The reasons for the presently analyzed imbalances are numerous: I.e. the high income country Germany is known to have an extremely low ratio of respiratory physicians in comparison to other European countries (as indicated in the European Lung White Book . Therefore, a lower number of respiratory specialists may lead to a lower research activity. 2) The number of full professorships and department chairs for respiratory medicine at the highest level (C4/W3) is disproportional in Germany in comparison to other countries since there are 36 chairs for cardiology but only 8 for respiratory medicine. This imbalance leads to a lower research activity with a lower number of publication entries in the database.
An important issue is related to the reason for this difference of 8 vs. 36 university chairs at German medical schools. Two major reasons may account for the imbalance: 1) History: in the times of tuberculosis at the beginning of the 20th century, respiratory disorders were treated in remote hospitals but not in university medical schools. When the faculties started to create new chairs for internal medicine after the second world war, respiratory medicine capacities was not present at the medical faculties but in remote hospitals and the denomination of the chairs was directed towards cardiology. As a result, respiratory medicine is now underrepresented at German faculties in comparison to i.e. the UK. 2) Economics: Interventional and diagnostic procedures in cardiology such as left heart catheter offer a larger financial benefit to the faculties than respiratory interventional and diagnostic procedures [38, 39]. Therefore, economic features may direct the faculties to the direction of cardiology professorships. Future studies should analyse these imbalances in closer detail.
It is difficult to interpret how input imbalance affects on the output ratios. I.e. the allocation of public and private funding to a specific field such as cardiology and the consecutive concentration of financial resources in specific fields may lead to an increase of research actors or promotion of networking between outside institutes in this area.
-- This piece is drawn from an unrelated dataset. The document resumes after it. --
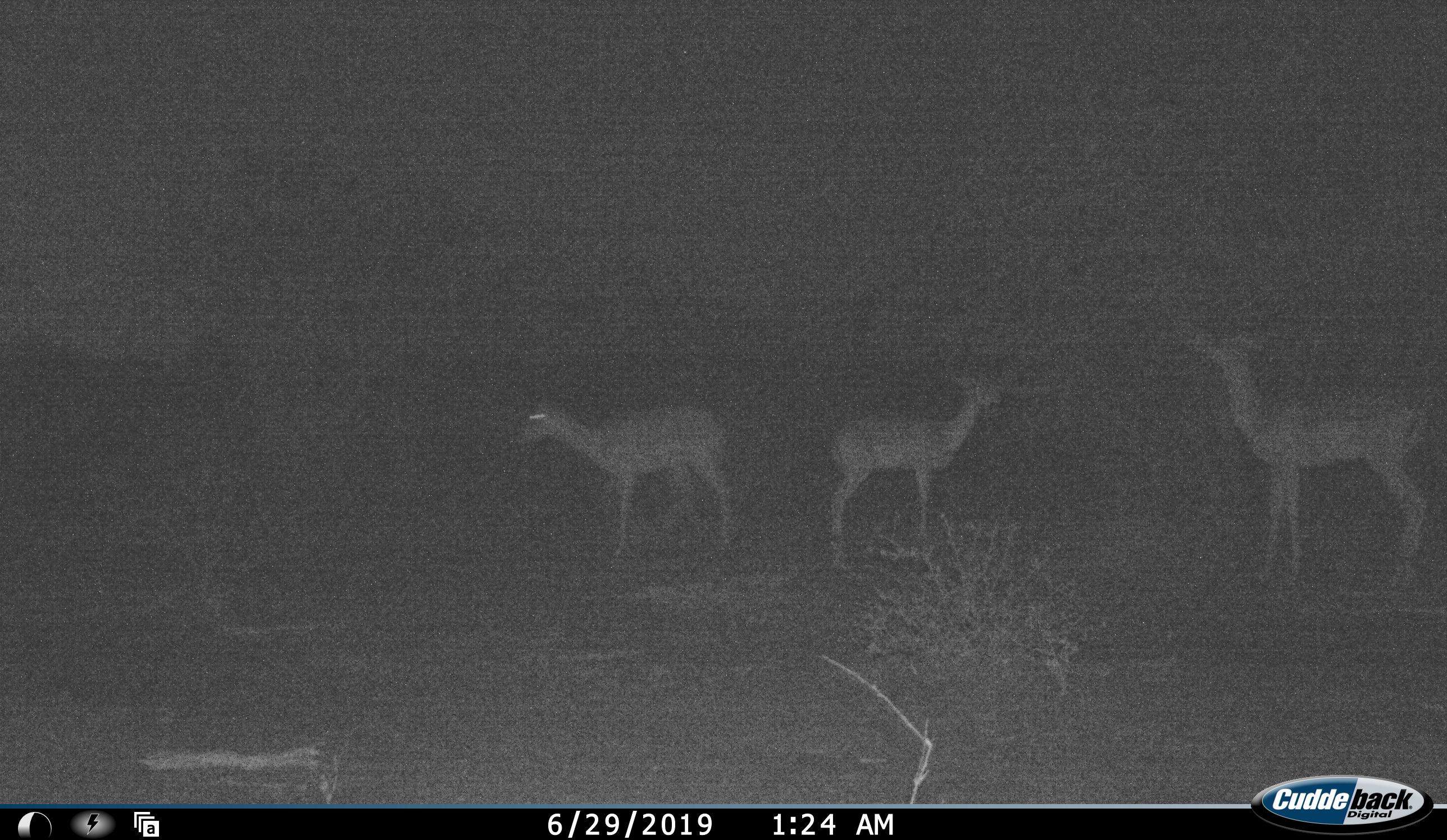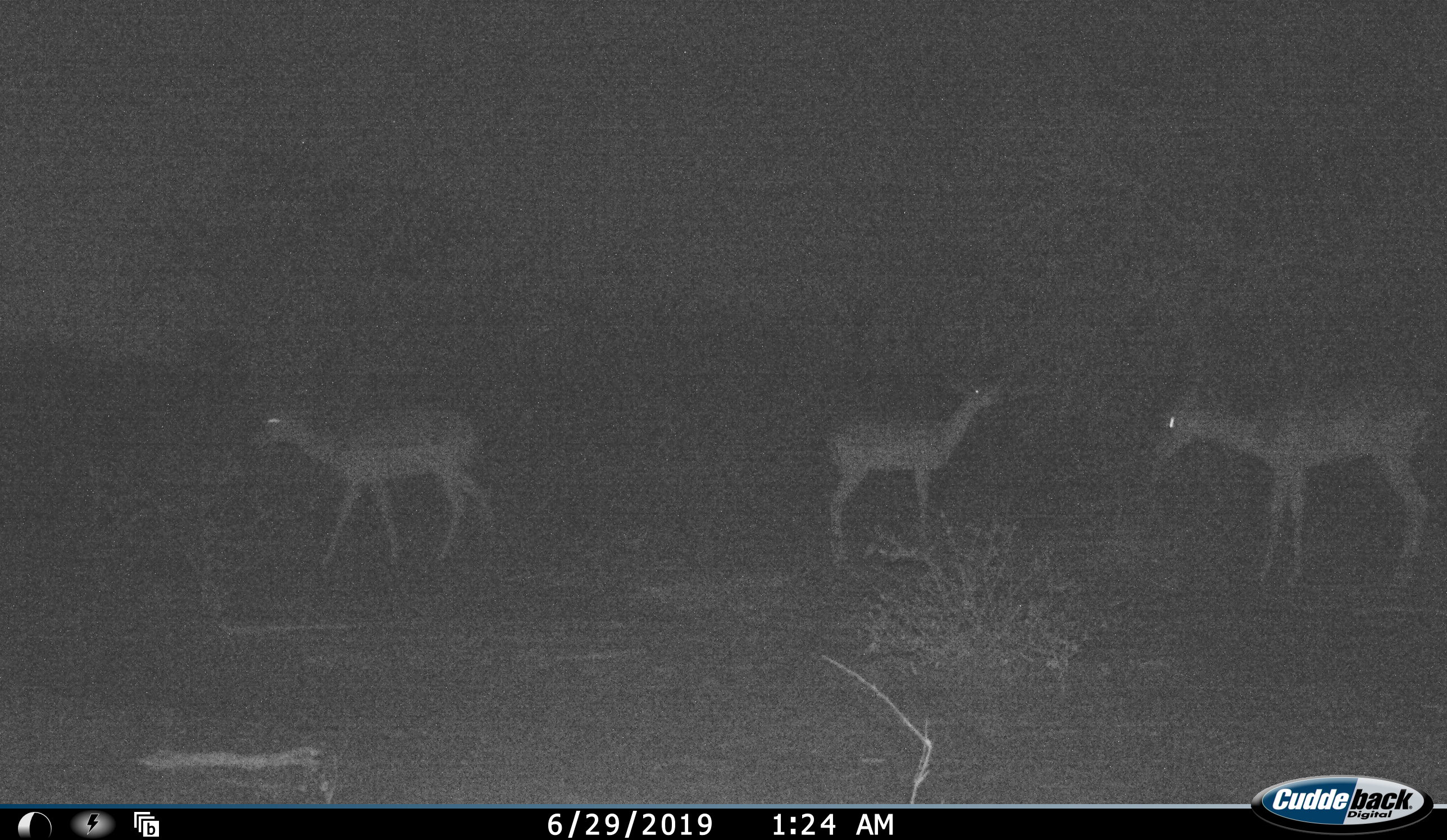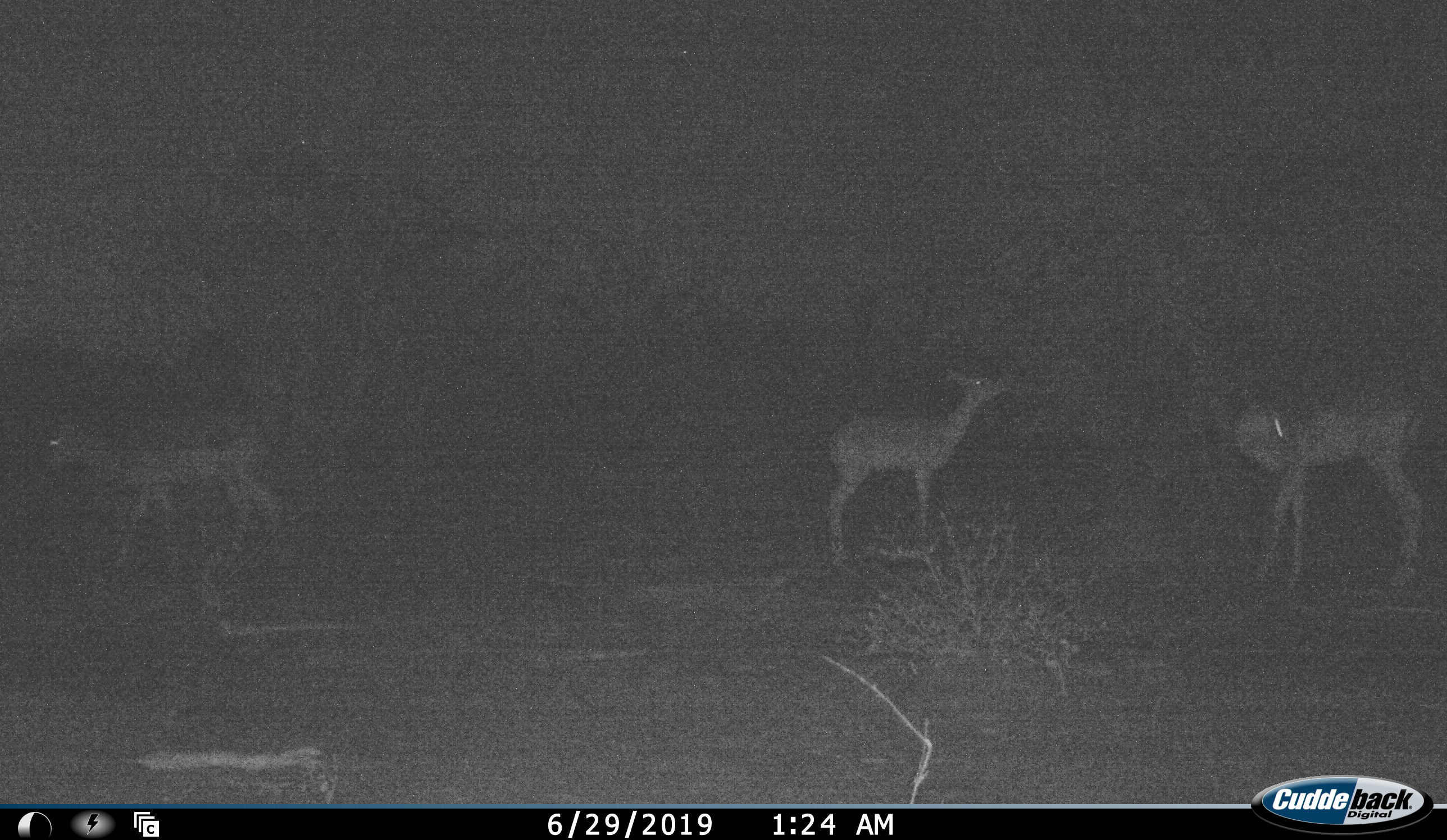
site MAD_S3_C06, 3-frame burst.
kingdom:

This may then lead to increased research activities resulting in production of higher-impact publications, eventually, obtaining more funding. Eventually a circle structure may appear that leads to the phenomenon that the rich areas automatically get richer .
In conclusion, the present study used input and output benchmarking in combination with density equalizing mapping to assess differences in the two important fields of cardiovascular and respiratory medicine. Germany was used a model high income country. A major imbalance in the state financial input was present with 8 respiratory medicine versus 36 cardiovascular state-financed full clinical university departments at the C4/W3 salary level. This difference in the state financial input was paralleled by large differences in overall quantitative output figures with 2708 published cardiology articles in comparison to 453 respiratory medicine in the period between 2002 and 2006. However, there was also a difference between the two fields in the qualitative citation analysis. Here, cardiology publications had an average citation of 17.85 per publication whereas the respiratory medicine publication had an average citation of 16.09 per publication. This small difference might be due to the fact that a larger number of professorships lead to a larger number of networking collaborations and citations. Despite a high significance of both cardiovascular and respiratory diseases for the burden of disease, large differences are present in Germany. This should be realized for health policy and research funding allocation.